The build-to-rent (BTR) market with an ESG focus is likely to attract more investor attention in the coming year, driven by new tax incentives, strong population growth and an ongoing housing shortage in Australia, according to by multiple experts.

Koichiro Obu
DWS

 

"We favour immediate investment opportunities involving well located BTR apartment projects in city fringe locations near transport hubs," Koichiro Obu, head of real estate research for APAC at DWS told AsianInvestor, "particularly districts where a larger proportion of higher income renters reside, to capitalise on the strong front-loaded rental growth prospects."

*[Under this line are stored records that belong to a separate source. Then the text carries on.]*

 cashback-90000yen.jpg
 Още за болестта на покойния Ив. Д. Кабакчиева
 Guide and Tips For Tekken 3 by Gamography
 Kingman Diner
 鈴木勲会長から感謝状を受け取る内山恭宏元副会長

The global real estate market has been in a downturn for two years, as a result of high interest rates and rising borrowing costs, slowing down transactions. The value of major global real estate markets fell around 25-33% over the last two years, according to Benett Theseira, managing director and head of Asia Pacific at PGIM Real Estate.

Benett Theseira
PGIM Real Estate

 

But now countries across the Apac region are beginning to cut rates, and prices are being reset. "Australian markets are currently the most attractive as valuations have reset relatively more significantly and the economy remains strong thanks to strong employment and productivity growth." Theseira added.

Chiang Ling Ng
Hines

 

Chiang Ling Ng, the co-head of investment management at Hines believes that in the living sector of real estate, developed Apac nations are following the global trend of renting rather than buying, thanks to the limited housing supply and increasing unaffordability.

"Australia's and South Korea's rental markets are showing promising opportunities for institutional investors, much like Japan did over ten years ago." Ng commented.

SYDNEY AND MELBOURNE

Within Australia, Sydney and Melbourne remain the most affordable locations globally for renters, according to a report published by DWS earlier this month, which suggested their potential as destinations for investors.

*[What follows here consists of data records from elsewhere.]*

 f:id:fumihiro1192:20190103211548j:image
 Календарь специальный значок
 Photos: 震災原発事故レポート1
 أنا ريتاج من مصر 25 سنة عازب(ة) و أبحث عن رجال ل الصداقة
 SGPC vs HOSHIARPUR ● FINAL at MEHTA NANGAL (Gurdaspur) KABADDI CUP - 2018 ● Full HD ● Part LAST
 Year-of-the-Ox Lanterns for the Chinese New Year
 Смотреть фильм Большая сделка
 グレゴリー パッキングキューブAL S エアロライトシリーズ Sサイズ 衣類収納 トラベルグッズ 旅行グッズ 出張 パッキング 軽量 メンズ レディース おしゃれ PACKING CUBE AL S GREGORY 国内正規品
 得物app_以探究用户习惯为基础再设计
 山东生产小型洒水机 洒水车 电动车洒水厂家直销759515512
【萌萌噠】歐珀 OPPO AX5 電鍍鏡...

Housing prices are high in the two cities, with vacancy rates of less than 2%. Both cities have also experienced net overseas migration as well as strong population growth. But Ng at Hines said research data indicated that many markets were deep into the "bottoming" process, meaning transaction values were likely to pick up.  

Pamela Ambler
JLL

 

"We also believe that more investors would opt to enter the market due to the bottoming out real estate valuations and seek an early-mover advantage in terms of returns that will diminish as the upswing of the cycle matures." Pamela Ambler, head of investor intelligence for Asia Pacific at JLL told AsianInvestor.

Additionally, Australia also proposed legislation that would introduce tax concessions for new residential BTR projects - a policy that is expected to attract more foreign investors.

But investors should also tread with caution. James Kemp, the head of Asia Pacific real estate from Macquarie Asset Management believes that a deep understanding of the local market is a must. 

James Kemp
Macquarie Asset Management

 

"Unlike gateway offices where there are one-to-two markets per country and there is very good transparency of data, the living and logistics sectors are both very domestic where you need to understand tenant demand, planning frameworks, future supply, and location preferences for many sub-markets and you need to have capability to manage assets in diverse locations." Kemp said.

ESG FOCUS

Additionally, global investors are shifting their focus to high quality and ESG compliant assets, according to Obu. 

"We believe owners of non-prime stock with high capital expenditure requirements could increasingly look towards divestment and recycle capital into the prime space," said Obu. "This could enhance the pricing gap between older lower quality buildings compared to prime assets with high ESG credentials."

Theseira said ESG factors were also affecting tenant demand, driving "a push for modern, efficient space that is often located in CBDs rather than suburban areas".